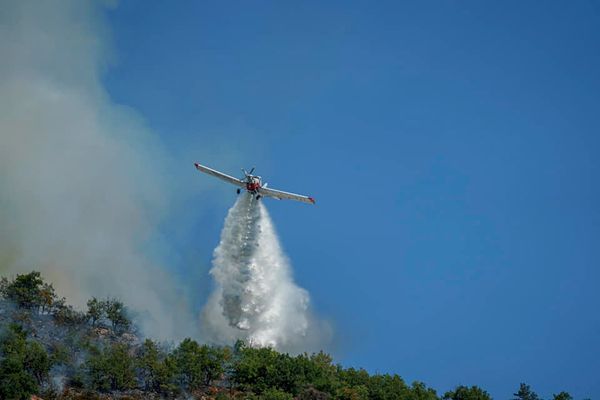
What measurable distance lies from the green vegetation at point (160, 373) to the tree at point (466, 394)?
17 cm

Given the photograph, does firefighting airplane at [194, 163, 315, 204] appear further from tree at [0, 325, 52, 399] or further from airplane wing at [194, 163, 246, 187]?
tree at [0, 325, 52, 399]

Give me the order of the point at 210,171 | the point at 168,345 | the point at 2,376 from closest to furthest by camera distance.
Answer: the point at 2,376, the point at 168,345, the point at 210,171

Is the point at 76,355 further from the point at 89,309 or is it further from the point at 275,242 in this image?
the point at 275,242

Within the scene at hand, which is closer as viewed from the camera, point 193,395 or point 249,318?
point 193,395

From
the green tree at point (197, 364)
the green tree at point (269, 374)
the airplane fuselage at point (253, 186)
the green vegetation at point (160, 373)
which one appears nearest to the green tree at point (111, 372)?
the green vegetation at point (160, 373)

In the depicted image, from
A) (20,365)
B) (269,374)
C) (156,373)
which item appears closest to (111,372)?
(156,373)

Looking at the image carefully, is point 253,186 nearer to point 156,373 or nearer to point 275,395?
point 156,373

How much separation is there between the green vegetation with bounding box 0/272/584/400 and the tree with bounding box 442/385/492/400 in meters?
0.17

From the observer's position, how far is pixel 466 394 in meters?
135

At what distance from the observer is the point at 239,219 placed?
16038 centimetres

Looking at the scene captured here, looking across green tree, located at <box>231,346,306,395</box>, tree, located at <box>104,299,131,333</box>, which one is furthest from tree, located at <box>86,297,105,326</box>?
green tree, located at <box>231,346,306,395</box>

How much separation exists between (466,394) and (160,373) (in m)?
51.3

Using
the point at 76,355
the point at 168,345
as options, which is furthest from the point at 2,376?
the point at 168,345

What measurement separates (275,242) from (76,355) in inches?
1994
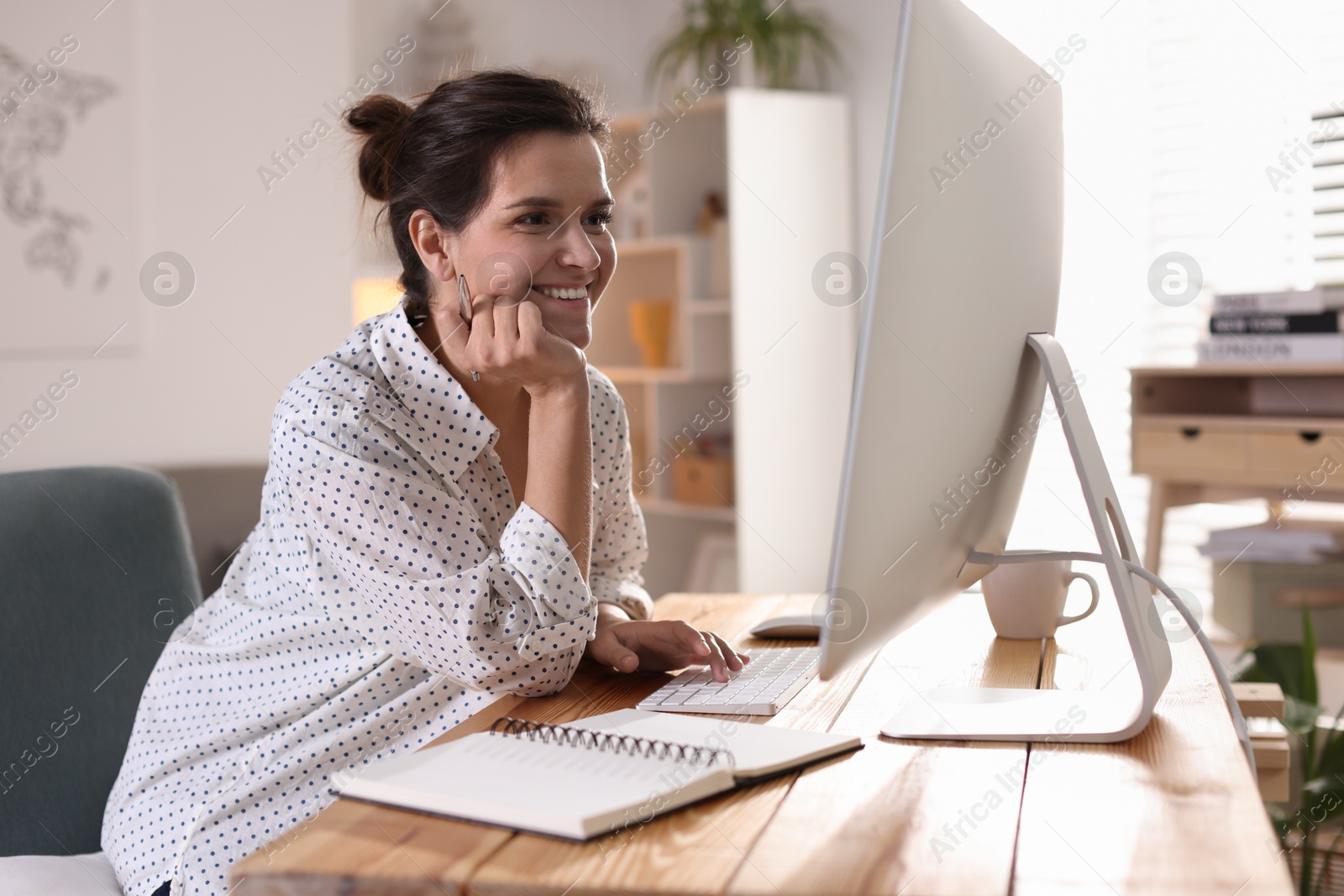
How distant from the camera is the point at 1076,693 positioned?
994 mm

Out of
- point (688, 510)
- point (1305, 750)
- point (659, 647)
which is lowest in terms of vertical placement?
point (1305, 750)

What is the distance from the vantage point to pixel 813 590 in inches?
140

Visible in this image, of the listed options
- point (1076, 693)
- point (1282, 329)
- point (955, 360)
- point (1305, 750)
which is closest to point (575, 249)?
point (955, 360)

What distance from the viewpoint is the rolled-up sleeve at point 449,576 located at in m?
1.01

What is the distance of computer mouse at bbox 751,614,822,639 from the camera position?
1298 mm

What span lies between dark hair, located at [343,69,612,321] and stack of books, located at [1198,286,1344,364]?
57.4 inches

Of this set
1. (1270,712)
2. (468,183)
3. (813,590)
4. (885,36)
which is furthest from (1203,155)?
(468,183)

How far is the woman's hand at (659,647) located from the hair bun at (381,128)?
66 cm

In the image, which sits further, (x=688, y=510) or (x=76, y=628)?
(x=688, y=510)

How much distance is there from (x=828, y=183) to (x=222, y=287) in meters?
1.79

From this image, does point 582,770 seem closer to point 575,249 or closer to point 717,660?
point 717,660

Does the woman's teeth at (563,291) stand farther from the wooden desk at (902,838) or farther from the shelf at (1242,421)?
the shelf at (1242,421)

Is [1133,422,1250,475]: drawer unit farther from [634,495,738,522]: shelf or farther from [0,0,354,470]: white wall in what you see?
[0,0,354,470]: white wall

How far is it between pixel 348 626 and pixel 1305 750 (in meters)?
1.56
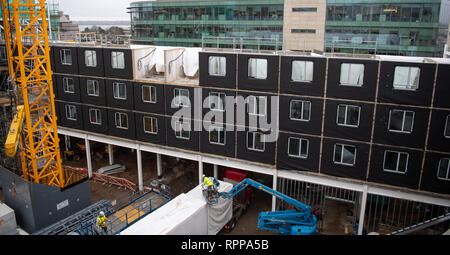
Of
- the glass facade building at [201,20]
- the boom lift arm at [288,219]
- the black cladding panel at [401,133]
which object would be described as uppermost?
the glass facade building at [201,20]

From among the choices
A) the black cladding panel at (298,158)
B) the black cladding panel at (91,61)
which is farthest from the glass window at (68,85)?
the black cladding panel at (298,158)

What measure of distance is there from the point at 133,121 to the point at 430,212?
1056 inches

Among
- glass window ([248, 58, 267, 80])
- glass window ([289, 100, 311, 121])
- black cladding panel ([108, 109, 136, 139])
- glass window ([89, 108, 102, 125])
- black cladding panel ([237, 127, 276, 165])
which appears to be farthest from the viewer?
glass window ([89, 108, 102, 125])

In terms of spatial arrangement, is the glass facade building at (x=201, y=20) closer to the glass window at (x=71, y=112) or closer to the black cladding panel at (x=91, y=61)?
the black cladding panel at (x=91, y=61)

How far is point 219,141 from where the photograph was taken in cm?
3092

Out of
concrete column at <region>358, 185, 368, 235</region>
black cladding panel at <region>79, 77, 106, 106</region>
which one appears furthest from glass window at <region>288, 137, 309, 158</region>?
black cladding panel at <region>79, 77, 106, 106</region>

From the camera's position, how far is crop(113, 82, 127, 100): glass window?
34.2 meters

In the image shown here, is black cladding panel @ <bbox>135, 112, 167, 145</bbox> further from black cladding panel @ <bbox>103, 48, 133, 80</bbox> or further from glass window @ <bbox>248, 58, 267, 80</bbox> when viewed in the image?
glass window @ <bbox>248, 58, 267, 80</bbox>

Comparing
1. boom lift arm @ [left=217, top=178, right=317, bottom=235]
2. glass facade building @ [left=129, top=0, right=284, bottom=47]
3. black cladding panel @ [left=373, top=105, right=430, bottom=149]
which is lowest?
boom lift arm @ [left=217, top=178, right=317, bottom=235]

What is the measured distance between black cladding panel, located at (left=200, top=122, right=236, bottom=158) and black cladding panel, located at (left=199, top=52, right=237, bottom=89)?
348cm

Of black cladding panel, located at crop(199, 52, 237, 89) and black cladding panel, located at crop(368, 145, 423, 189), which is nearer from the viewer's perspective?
black cladding panel, located at crop(368, 145, 423, 189)

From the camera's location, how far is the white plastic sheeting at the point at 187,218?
21.8 meters

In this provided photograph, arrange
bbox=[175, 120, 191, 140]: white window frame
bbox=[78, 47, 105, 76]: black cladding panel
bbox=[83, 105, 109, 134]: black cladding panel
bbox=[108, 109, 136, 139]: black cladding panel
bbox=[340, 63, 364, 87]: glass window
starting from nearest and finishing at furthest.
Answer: bbox=[340, 63, 364, 87]: glass window
bbox=[175, 120, 191, 140]: white window frame
bbox=[108, 109, 136, 139]: black cladding panel
bbox=[78, 47, 105, 76]: black cladding panel
bbox=[83, 105, 109, 134]: black cladding panel

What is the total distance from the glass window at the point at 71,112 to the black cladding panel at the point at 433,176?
32.8 meters
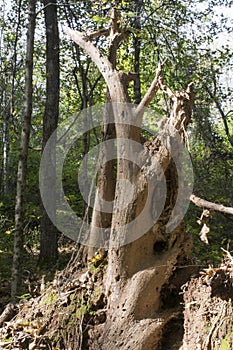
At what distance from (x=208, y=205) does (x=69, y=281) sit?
6.22 ft

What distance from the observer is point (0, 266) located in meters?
9.36

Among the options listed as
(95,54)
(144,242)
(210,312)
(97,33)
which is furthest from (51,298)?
(97,33)

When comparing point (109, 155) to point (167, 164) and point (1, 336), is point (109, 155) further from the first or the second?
point (1, 336)

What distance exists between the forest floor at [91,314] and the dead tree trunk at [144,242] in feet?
0.57

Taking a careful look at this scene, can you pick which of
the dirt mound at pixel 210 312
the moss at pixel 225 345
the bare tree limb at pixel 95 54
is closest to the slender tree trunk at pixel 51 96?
the bare tree limb at pixel 95 54

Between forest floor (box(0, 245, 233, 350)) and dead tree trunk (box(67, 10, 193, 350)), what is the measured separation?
6.9 inches

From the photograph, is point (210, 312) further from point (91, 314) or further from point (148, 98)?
point (148, 98)

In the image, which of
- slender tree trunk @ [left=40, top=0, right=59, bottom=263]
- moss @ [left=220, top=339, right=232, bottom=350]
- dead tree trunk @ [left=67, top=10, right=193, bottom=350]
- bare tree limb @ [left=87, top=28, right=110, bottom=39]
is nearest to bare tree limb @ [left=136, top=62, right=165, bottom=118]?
dead tree trunk @ [left=67, top=10, right=193, bottom=350]

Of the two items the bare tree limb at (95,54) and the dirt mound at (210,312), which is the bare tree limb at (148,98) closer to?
the bare tree limb at (95,54)

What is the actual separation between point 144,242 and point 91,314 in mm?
890

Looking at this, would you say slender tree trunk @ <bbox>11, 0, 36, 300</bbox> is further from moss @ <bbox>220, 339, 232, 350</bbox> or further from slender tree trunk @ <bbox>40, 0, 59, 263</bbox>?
moss @ <bbox>220, 339, 232, 350</bbox>

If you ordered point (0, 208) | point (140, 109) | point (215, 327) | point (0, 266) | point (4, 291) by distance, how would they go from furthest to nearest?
point (0, 208)
point (0, 266)
point (4, 291)
point (140, 109)
point (215, 327)

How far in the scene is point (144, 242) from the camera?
4273mm

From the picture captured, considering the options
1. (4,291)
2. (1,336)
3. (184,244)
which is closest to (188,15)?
(4,291)
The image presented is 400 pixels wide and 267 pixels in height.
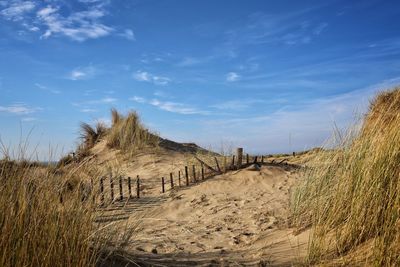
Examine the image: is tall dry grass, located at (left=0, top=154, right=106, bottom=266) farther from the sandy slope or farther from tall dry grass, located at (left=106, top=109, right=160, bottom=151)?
tall dry grass, located at (left=106, top=109, right=160, bottom=151)

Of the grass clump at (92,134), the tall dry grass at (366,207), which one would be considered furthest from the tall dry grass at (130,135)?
the tall dry grass at (366,207)

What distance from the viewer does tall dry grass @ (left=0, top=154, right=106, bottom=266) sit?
3.31m

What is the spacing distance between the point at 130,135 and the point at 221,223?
29.9 feet

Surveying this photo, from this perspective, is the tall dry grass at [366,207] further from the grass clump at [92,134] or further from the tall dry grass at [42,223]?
the grass clump at [92,134]

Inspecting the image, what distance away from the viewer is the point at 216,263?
5340 millimetres

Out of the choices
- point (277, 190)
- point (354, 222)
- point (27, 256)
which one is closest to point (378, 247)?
point (354, 222)

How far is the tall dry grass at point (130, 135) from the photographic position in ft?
53.3

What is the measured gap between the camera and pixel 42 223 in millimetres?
3545

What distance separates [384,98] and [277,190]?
4.51 m

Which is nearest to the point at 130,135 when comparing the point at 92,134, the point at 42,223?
the point at 92,134

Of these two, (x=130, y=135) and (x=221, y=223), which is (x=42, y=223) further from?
(x=130, y=135)

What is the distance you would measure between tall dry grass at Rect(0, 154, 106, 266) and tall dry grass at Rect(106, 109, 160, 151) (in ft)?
38.7

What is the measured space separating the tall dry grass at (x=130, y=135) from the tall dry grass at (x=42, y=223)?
1181cm

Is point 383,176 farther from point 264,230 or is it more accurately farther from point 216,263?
point 264,230
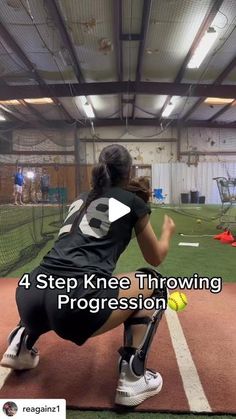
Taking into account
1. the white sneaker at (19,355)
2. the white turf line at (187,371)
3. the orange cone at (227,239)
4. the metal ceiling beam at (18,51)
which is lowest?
the white turf line at (187,371)

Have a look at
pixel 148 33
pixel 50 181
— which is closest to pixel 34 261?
pixel 148 33

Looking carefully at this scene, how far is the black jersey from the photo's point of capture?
3.94ft

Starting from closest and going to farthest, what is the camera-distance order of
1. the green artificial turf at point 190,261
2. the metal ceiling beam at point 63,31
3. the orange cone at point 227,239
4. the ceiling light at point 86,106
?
the green artificial turf at point 190,261
the orange cone at point 227,239
the metal ceiling beam at point 63,31
the ceiling light at point 86,106

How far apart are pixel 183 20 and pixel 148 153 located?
660cm

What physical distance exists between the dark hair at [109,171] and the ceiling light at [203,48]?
4.80 meters

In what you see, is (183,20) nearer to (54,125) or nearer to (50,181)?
(54,125)

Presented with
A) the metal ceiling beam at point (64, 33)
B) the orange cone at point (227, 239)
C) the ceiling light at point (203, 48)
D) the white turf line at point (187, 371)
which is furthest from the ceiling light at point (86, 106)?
the white turf line at point (187, 371)

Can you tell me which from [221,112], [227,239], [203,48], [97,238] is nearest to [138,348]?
[97,238]

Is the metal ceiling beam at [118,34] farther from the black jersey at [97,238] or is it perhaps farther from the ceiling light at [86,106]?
the black jersey at [97,238]

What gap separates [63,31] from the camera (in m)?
5.13

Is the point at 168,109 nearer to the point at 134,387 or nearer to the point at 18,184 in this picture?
the point at 18,184

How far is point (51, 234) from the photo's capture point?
16.3ft

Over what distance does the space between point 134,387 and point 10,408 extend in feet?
1.35

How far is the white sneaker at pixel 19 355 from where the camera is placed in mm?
1385
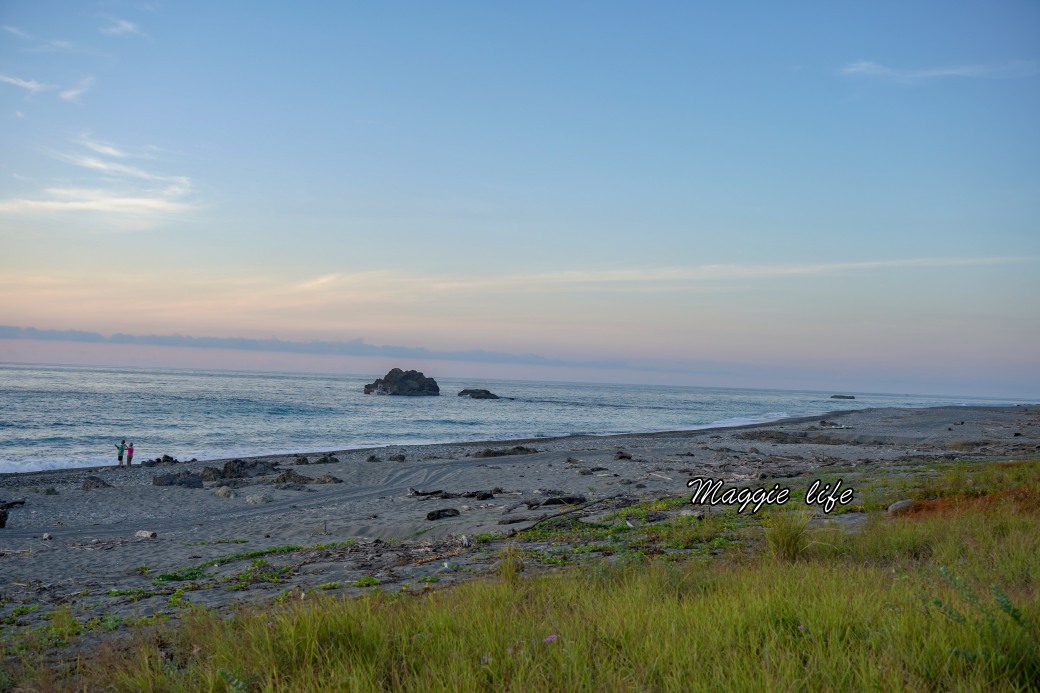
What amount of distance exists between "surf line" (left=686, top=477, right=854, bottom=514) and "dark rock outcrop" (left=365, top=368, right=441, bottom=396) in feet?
340

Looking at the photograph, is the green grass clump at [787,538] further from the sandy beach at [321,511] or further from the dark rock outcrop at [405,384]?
the dark rock outcrop at [405,384]

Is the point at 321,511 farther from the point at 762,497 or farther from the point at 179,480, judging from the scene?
the point at 762,497

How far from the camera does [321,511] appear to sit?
1683 cm

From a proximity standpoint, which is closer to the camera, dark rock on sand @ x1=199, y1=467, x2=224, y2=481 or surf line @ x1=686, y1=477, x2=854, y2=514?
surf line @ x1=686, y1=477, x2=854, y2=514

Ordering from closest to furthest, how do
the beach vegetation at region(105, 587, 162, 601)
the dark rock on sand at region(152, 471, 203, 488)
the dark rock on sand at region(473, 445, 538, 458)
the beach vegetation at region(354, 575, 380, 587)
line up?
the beach vegetation at region(354, 575, 380, 587)
the beach vegetation at region(105, 587, 162, 601)
the dark rock on sand at region(152, 471, 203, 488)
the dark rock on sand at region(473, 445, 538, 458)

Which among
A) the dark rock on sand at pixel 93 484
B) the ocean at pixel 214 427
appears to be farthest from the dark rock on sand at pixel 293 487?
the ocean at pixel 214 427

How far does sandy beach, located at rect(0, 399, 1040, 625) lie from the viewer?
324 inches

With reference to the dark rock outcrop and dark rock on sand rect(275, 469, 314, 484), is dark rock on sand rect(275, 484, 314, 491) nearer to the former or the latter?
dark rock on sand rect(275, 469, 314, 484)

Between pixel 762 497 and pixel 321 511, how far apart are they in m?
10.7

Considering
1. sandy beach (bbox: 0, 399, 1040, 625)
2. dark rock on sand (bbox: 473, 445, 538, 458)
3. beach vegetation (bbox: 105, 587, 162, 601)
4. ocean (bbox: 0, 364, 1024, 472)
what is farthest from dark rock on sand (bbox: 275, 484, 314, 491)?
ocean (bbox: 0, 364, 1024, 472)

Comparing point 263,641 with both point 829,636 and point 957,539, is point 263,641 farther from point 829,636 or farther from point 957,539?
point 957,539

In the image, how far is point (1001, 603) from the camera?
3.56m

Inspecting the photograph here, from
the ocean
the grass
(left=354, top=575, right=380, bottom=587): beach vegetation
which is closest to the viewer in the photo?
the grass

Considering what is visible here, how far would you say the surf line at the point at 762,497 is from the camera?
11.1 m
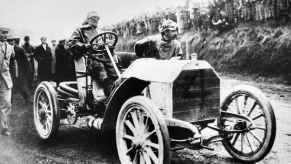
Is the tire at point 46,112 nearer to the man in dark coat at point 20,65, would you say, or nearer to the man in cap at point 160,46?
the man in cap at point 160,46

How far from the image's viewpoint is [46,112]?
574 cm

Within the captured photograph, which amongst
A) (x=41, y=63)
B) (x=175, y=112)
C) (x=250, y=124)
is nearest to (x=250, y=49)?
(x=41, y=63)

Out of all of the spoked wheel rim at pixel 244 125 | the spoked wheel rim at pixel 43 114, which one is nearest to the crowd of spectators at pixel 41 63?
the spoked wheel rim at pixel 43 114

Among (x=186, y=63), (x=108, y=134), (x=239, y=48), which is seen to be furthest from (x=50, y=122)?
(x=239, y=48)

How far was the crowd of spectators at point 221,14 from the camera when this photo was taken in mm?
10670

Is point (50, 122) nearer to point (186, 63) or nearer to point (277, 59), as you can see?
point (186, 63)

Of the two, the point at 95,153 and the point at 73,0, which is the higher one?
the point at 73,0

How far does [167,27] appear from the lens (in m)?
5.08

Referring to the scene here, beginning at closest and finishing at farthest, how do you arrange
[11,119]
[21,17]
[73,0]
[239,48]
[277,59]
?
[21,17] < [73,0] < [11,119] < [277,59] < [239,48]

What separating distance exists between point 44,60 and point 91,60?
6.36 meters

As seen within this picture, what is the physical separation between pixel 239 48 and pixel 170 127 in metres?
7.69

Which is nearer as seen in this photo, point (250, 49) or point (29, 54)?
point (250, 49)

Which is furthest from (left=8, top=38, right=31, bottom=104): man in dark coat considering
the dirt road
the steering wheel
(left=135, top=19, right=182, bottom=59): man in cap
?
(left=135, top=19, right=182, bottom=59): man in cap

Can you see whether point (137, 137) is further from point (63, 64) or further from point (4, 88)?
point (63, 64)
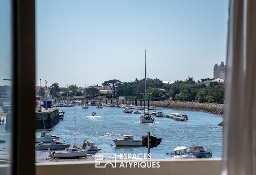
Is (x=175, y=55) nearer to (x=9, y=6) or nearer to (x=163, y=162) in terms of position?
(x=163, y=162)

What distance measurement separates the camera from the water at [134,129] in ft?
7.29

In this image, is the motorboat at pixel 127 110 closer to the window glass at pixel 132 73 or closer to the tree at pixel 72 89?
the window glass at pixel 132 73

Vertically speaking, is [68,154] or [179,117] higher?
[179,117]

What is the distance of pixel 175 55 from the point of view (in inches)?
92.8

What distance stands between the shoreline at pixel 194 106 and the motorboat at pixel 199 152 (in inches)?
10.5

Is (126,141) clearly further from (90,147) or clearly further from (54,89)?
(54,89)

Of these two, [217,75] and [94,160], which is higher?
[217,75]

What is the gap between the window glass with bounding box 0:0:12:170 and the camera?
1663 millimetres

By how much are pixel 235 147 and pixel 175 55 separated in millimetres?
727

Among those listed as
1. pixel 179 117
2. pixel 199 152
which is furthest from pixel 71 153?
pixel 199 152

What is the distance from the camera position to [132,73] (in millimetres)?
2273

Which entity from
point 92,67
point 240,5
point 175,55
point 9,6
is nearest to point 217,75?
point 175,55

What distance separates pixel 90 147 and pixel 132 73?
0.57m

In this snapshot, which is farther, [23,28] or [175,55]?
[175,55]
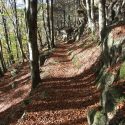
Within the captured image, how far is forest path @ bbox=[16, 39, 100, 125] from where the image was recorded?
12906 mm

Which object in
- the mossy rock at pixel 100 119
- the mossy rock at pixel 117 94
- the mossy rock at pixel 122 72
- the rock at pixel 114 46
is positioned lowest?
the mossy rock at pixel 100 119

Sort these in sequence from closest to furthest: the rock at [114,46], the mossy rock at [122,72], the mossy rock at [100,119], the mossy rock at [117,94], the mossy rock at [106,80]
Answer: the mossy rock at [100,119] < the mossy rock at [117,94] < the mossy rock at [122,72] < the mossy rock at [106,80] < the rock at [114,46]

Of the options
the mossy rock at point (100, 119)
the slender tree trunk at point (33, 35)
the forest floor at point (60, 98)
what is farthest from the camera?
the slender tree trunk at point (33, 35)

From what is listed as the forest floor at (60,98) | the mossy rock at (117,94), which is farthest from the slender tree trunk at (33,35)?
the mossy rock at (117,94)

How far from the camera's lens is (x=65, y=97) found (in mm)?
15508

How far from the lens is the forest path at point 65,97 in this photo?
12906 mm

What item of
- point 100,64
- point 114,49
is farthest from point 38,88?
point 114,49

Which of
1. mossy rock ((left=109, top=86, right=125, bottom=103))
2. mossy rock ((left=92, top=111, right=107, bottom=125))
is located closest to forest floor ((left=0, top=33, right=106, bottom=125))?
mossy rock ((left=92, top=111, right=107, bottom=125))

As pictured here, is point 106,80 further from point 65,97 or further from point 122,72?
point 65,97

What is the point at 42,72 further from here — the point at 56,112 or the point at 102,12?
the point at 56,112

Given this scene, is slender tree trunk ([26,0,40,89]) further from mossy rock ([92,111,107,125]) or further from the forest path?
mossy rock ([92,111,107,125])

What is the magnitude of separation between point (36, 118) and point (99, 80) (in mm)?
4195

==*==

### Stated problem
Repeat word for word every line from the one that holds "As pictured here, is" to the end. Both ends count.

### Output of the task
As pictured here, is point 106,80 further from point 65,97 or further from point 122,72?
point 65,97

What is the point at 42,72 further from here — the point at 56,112 or the point at 102,12?
the point at 56,112

Given this scene, is slender tree trunk ([26,0,40,89]) further from mossy rock ([92,111,107,125]) or further from the forest path?
mossy rock ([92,111,107,125])

What is the magnitude of separation between point (36, 118) and point (99, 80) (in mm)?
4195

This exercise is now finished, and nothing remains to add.